▸ **SUPPLIED RECORDS**:
* * * * * * * * *
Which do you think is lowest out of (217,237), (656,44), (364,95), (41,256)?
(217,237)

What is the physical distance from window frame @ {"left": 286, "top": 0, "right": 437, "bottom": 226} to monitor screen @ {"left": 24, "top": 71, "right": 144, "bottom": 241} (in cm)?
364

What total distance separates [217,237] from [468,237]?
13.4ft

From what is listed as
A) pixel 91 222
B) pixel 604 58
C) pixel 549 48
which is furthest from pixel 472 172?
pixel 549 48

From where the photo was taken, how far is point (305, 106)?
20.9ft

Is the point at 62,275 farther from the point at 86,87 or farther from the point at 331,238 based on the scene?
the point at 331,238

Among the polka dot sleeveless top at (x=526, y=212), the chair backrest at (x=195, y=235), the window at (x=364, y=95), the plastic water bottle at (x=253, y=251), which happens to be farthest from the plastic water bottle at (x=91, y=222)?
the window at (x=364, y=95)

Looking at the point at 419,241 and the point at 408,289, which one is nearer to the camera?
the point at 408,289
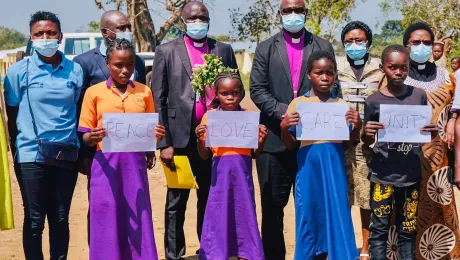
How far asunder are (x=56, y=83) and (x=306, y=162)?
6.35 ft

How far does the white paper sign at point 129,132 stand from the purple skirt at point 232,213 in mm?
594

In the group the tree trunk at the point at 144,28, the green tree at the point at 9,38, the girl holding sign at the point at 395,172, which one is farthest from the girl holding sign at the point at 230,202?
the green tree at the point at 9,38

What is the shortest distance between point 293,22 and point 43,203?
2365 millimetres

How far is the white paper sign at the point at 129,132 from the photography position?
190 inches

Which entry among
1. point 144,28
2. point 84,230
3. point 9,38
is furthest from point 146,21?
point 9,38

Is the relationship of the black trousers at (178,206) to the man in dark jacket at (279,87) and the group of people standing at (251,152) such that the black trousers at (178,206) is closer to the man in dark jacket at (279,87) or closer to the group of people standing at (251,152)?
the group of people standing at (251,152)

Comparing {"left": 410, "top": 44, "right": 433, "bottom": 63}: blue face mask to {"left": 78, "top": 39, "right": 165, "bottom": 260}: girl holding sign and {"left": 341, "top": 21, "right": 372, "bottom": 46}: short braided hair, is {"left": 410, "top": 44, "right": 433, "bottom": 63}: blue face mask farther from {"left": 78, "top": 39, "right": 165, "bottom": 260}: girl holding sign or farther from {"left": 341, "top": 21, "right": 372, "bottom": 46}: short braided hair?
{"left": 78, "top": 39, "right": 165, "bottom": 260}: girl holding sign

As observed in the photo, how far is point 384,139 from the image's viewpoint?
500cm

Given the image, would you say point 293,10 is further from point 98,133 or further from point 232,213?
point 98,133

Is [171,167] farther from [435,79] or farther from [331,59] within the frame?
[435,79]

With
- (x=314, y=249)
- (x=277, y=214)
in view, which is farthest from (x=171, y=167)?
(x=314, y=249)

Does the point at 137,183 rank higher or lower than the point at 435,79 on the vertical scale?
lower

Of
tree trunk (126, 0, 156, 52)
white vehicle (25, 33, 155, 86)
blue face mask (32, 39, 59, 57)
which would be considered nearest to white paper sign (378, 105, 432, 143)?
blue face mask (32, 39, 59, 57)

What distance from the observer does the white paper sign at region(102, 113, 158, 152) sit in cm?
482
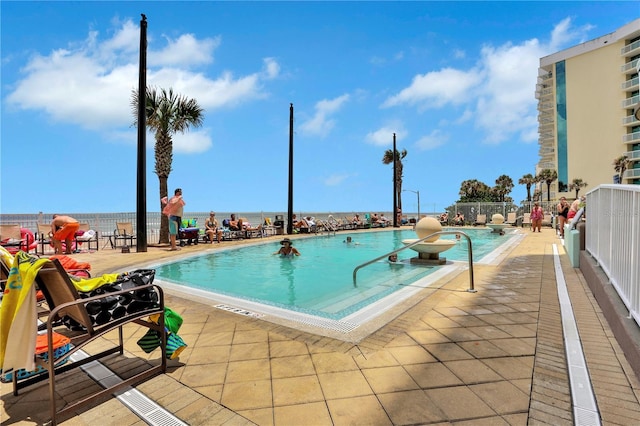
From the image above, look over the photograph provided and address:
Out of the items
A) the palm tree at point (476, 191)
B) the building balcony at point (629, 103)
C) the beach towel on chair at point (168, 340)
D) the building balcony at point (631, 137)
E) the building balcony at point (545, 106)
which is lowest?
the beach towel on chair at point (168, 340)

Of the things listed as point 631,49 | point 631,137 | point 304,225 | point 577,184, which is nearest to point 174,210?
point 304,225

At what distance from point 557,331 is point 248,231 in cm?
1320

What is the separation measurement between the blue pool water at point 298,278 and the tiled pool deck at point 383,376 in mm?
1069

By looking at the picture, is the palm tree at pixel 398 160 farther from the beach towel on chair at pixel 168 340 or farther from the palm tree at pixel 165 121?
the beach towel on chair at pixel 168 340

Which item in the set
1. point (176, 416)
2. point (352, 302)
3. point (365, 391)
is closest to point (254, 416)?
point (176, 416)

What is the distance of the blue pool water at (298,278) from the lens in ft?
17.1

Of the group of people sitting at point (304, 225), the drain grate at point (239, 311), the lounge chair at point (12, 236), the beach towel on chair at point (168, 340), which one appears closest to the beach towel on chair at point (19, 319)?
the beach towel on chair at point (168, 340)

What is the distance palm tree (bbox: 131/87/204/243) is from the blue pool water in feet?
14.0

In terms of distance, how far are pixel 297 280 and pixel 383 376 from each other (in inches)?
201

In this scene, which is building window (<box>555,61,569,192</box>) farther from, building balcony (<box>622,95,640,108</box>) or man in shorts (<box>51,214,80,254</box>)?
man in shorts (<box>51,214,80,254</box>)

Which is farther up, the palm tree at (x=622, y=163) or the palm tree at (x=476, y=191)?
the palm tree at (x=622, y=163)

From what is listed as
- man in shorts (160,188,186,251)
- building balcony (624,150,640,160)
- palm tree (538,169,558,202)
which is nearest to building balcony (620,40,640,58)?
building balcony (624,150,640,160)

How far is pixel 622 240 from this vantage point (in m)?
3.00

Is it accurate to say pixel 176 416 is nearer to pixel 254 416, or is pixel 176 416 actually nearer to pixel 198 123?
pixel 254 416
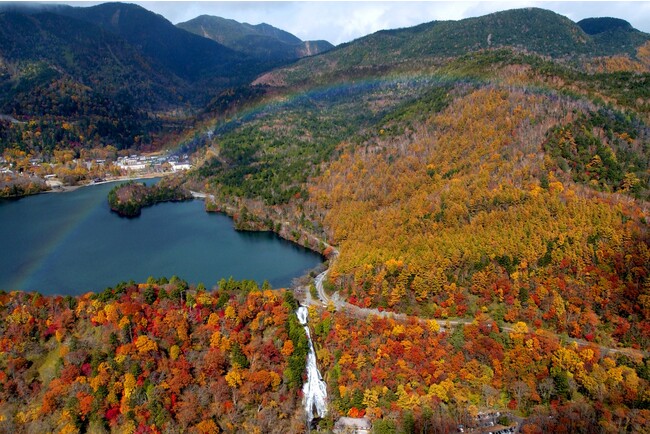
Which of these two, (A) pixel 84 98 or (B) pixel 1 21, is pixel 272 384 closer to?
(A) pixel 84 98

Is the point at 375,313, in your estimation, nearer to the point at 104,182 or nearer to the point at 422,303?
the point at 422,303

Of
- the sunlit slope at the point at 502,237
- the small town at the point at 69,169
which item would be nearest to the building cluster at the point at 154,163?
the small town at the point at 69,169

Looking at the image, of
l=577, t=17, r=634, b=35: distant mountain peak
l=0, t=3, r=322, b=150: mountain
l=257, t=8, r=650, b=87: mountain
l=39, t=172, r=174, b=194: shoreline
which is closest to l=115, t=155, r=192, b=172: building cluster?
l=39, t=172, r=174, b=194: shoreline

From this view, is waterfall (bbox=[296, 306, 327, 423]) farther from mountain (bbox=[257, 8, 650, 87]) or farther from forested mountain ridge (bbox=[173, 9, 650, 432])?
mountain (bbox=[257, 8, 650, 87])

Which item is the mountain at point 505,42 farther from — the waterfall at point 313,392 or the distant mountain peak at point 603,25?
the waterfall at point 313,392

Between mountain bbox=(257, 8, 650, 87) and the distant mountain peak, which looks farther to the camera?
the distant mountain peak

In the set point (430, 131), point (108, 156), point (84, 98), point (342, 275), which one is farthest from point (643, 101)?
point (84, 98)
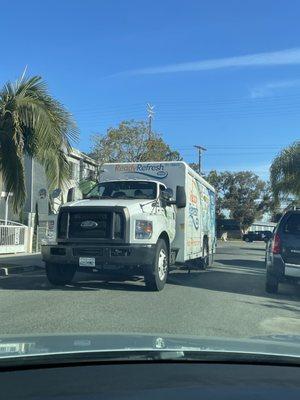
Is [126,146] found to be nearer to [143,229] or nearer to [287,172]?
[287,172]

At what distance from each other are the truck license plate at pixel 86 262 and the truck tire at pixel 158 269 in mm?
1048

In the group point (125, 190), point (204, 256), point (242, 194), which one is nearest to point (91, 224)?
point (125, 190)

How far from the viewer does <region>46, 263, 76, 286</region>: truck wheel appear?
12852mm

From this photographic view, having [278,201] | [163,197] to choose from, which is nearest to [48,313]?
[163,197]

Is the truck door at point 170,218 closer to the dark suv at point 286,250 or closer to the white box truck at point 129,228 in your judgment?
the white box truck at point 129,228

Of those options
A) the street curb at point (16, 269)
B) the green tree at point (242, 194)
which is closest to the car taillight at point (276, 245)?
the street curb at point (16, 269)

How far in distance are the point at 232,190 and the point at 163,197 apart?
7413 centimetres

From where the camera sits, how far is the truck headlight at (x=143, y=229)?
1185 centimetres

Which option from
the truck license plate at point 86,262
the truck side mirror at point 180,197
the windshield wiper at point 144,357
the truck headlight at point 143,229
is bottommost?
the windshield wiper at point 144,357

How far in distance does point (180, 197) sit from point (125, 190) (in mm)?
1261

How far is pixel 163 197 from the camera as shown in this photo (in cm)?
1323

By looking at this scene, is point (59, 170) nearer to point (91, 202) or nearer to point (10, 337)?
point (91, 202)

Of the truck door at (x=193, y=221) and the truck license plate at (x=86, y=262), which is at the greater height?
the truck door at (x=193, y=221)

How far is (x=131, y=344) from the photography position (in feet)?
11.0
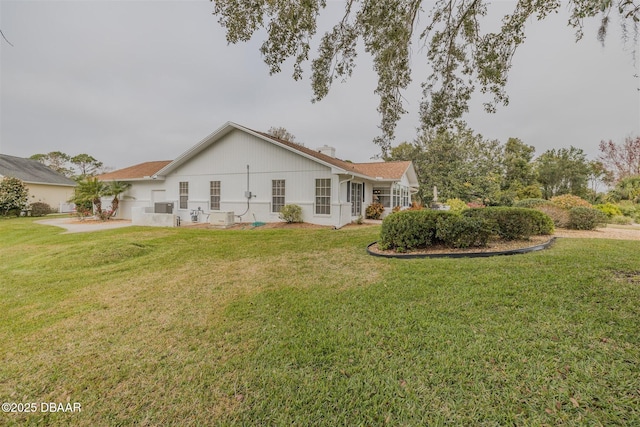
* * * * * * * * *
Copy the data above verbatim, beginning at the line that contains "Which item is" and continuing through the last line of the data, both ends included. Omit the picture markers from your copy.

▸ **SOLUTION TO THE PROBLEM**:
Which item is the mountain at point 505,42 farther from — the waterfall at point 313,392 or the distant mountain peak at point 603,25?
the waterfall at point 313,392

Between mountain bbox=(257, 8, 650, 87) and the distant mountain peak, which looks farther to the camera?
the distant mountain peak

In the set point (430, 131), point (108, 156), point (84, 98), point (342, 275), which one is farthest from point (643, 101)?
point (84, 98)
Is [126,146] found to be nearer to [143,229] or nearer to [287,172]?
[287,172]

At what distance from each other are the truck license plate at pixel 86 262 and the truck tire at pixel 158 269 in mm?
1048

In the group point (125, 190), point (204, 256), point (242, 194), which one is nearest to point (91, 224)?
point (125, 190)

How far from the viewer does <region>46, 263, 76, 286</region>: truck wheel appear?
12852mm

From this photographic view, having [278,201] | [163,197] to choose from, which is nearest to [48,313]?
[163,197]

Is the truck door at point 170,218 closer to the dark suv at point 286,250 or closer to the white box truck at point 129,228 in your judgment?
the white box truck at point 129,228

Of those options
A) the street curb at point (16, 269)
B) the green tree at point (242, 194)
which is closest to the car taillight at point (276, 245)?
the street curb at point (16, 269)

How far in distance are the point at 232,190 and the point at 163,197 apart?
7413 centimetres

From where the camera sits, how far is the truck headlight at (x=143, y=229)?
1185 centimetres

Which option from
the truck license plate at point 86,262
the truck side mirror at point 180,197
the windshield wiper at point 144,357
the truck headlight at point 143,229
is bottommost?
the windshield wiper at point 144,357

How far in distance does point (180, 197) sit from point (125, 190) (in mm)?
1261

How far is pixel 163 197 from the camera as shown in this photo (in cm)?
1323

By looking at this scene, is point (59, 170) nearer to point (91, 202) or nearer to point (10, 337)?
point (91, 202)

Of the truck door at (x=193, y=221) and the truck license plate at (x=86, y=262), which is at the greater height?
the truck door at (x=193, y=221)

How far is (x=131, y=344) from the photography position (in feet)?
11.0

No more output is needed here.